● **Text to read**
________________________________________

# Anyone been doing any creek fishing in SE Ohio area ?



## FloridaFishTransplant (Jun 15, 2005)

We have been gone for several months and will be coming back soon and wonder if there has been any luck creek fishing the small cold waters latley ? Got a day in after christmas and did pretty good using small bettle spins.


----------



## redhotbuzz (Dec 2, 2004)

Next time you go (which may be awhile with this cold front movin in) try a chartruese baby booyah with dbl willow blades. Did good with them before Christmas..


----------



## FloridaFishTransplant (Jun 15, 2005)

Yeah , either way looks like we are stuck here in Virginia to the end of the month. I want to wet lines so bad right now. Do you target smalles with that booyah or does it produce a little of everything ?


----------



## maynard (May 19, 2007)

what cricks do you target for smallies? i've heard that captina and sunfish are chock full, but never had any luck. i've fished duck quite a few times and the little muskingum once, and they're decent. other than that i don't know of any other smallie cricks in SE ohio


----------



## redhotbuzz (Dec 2, 2004)

Maynard I live in Jefferson Co so I dont know if its Northeast or Southeast ..........But damn if you know Captina my Son and I would love to fish it with ya,,, we'll show ya how get them pesky smallies........FFT booyahs in the spring before the craws come out.... smallies and spots in my Creek


----------



## ohiogary (Dec 14, 2006)

Id be interested in doing some creek fishing, I didnt know the small mouths would be hitting, Id like to learn more about this subject. I live in Belmont county.


----------



## Scrabbley (Feb 13, 2008)

I know the Captina is really good for small mouth.


----------



## Klinger (Nov 15, 2006)

I'm also new to the southeast area and am looking for some decent creek smallie fishing. Especially in the Hocking area. I know the Hocking River is great but where else can I do some wading? Because of the strip mining I know that many creeks are sterile. Any suggestions from any of you creek waders?


----------



## redhotbuzz (Dec 2, 2004)

Dont know to much about that part of the State ,,,,,,,,, maybe this link will help.....http://www.dnr.state.oh.us/watercraft/boat/tabid/2306/default.aspx.......


----------



## natewest (Feb 17, 2008)

I have done shocking surveys with columbus metro parks on Big Darby Creek. We sampled 3 times over summer of 2007 and every time we sampled in a deep hole with big stones as substrate we pulled very nice smallies out. There are many access points to the creek from battelle darby metro park which is located about 20 minutes south-west of columbus.


----------



## JignPig Guide (Aug 3, 2007)

________________________________________

(Records from a dataset)

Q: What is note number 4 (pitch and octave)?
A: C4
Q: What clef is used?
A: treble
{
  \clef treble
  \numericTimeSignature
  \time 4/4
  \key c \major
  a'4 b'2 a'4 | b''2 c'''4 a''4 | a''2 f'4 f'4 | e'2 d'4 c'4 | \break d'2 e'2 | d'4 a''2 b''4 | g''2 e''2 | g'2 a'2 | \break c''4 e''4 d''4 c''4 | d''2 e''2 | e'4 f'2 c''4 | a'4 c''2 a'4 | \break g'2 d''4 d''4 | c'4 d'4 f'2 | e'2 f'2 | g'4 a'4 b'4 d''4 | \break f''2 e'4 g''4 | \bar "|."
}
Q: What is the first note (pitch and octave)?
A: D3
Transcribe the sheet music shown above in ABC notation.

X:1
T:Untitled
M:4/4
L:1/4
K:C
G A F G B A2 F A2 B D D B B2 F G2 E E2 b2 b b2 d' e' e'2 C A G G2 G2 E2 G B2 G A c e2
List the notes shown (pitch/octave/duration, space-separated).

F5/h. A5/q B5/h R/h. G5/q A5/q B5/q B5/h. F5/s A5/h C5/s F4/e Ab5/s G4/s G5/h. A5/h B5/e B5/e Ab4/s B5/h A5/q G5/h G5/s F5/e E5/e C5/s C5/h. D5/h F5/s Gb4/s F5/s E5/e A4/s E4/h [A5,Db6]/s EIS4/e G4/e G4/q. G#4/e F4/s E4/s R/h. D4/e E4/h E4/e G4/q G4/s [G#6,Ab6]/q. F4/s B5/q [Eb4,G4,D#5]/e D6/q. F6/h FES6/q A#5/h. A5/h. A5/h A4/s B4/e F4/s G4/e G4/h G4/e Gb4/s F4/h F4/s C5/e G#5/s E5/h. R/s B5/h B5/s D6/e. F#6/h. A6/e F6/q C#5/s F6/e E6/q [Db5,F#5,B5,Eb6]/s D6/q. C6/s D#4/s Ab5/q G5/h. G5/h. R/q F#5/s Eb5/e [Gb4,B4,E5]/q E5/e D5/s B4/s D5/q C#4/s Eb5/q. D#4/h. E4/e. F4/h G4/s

________________________________________

● **Instruction 1**
Decide whether each statement below agrees with the forum thread on creek fishing in southeast Ohio, answering yes or no and quoting the words of the thread that decide it. (a) The person who started the thread did well after Christmas with small beetle spins. (b) redhotbuzz lives in Belmont County. (c) The shocking surveys on Big Darby Creek sampled four times over the summer of 2007.
● **Instruction 2**
Write the next part of the forum thread on creek fishing in southeast Ohio, continuing after its last line.

● **Reply 1**
(a) Yes: "Got a day in after christmas and did pretty good using small bettle spins."
(b) No: "Maynard I live in Jefferson Co"
(c) No: "We sampled 3 times over summer of 2007"

● **Reply 2**
Klinger said:


> I'm also new to the southeast area and am looking for some decent creek smallie fishing. Especially in the Hocking area. I know the Hocking River is great but where else can I do some wading? Because of the strip mining I know that many creeks are sterile. Any suggestions from any of you creek waders?


Hey Klinger,
If you can find Bremen Ohio then you can find Rushcreek. About 15 -years ago I used to park near the intersection of St. Rt. 37 & St. Rt. 664 and wade Rushcreek with friends and my sons. You can go for miles! You'll catch plenty of smallies & plenty of panfish. Make sure you take mosquito spray!!!

Jignpig out...


----------



## I_WALL_I (Apr 27, 2006)

Lots of smallies in the Walhonding upriver from Coshocton- good area to wade, but a little bigger than your standard creek... nothing like a 3# smallie on an ultralite in moving water...


----------



## Guest (Feb 18, 2008)

I tried to wade The Hocking yesterday and about got swept away.


----------



## Klinger (Nov 15, 2006)

Thanks for the tips guys. JignPig, I know where the Bremen area is. I'll definitely be scouting out Rush Creek while old man winter is still with us.


----------



## redhotbuzz (Dec 2, 2004)

I_WALL_I said:


> Lots of smallies in the Walhonding upriver from Coshocton- good area to wade, but a little bigger than your standard creek... nothing like a 3# smallie on an ultralite in moving water...


If I camp at Coshocton Lake Park How far upstream to have to wade ? How is CLP for camping??


----------



## I_WALL_I (Apr 27, 2006)

Lake Park is a great place to camp, especially with kids. There is good fishing all around the camp area, but to wade you need to go upstream. There are canoe liveries upstream, thats a great way to hit the 'Honding. We used to fish from the canoe, beach it and work the holes. Hit the mouth of Killbuck Creek yesterday, got skunked, but learned that area better...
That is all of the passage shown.